### Aim of the exercise:
Repeat each of the following entries word for word, with nothing changed.

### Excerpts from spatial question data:
━━━
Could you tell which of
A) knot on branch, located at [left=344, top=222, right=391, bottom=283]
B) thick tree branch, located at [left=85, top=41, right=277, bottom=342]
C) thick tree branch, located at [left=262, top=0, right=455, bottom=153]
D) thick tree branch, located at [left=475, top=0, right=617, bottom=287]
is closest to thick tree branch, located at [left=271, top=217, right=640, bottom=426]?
━━━
### Task answer:
Could you tell which of
A) knot on branch, located at [left=344, top=222, right=391, bottom=283]
B) thick tree branch, located at [left=85, top=41, right=277, bottom=342]
C) thick tree branch, located at [left=262, top=0, right=455, bottom=153]
D) thick tree branch, located at [left=475, top=0, right=617, bottom=287]
is closest to thick tree branch, located at [left=271, top=217, right=640, bottom=426]?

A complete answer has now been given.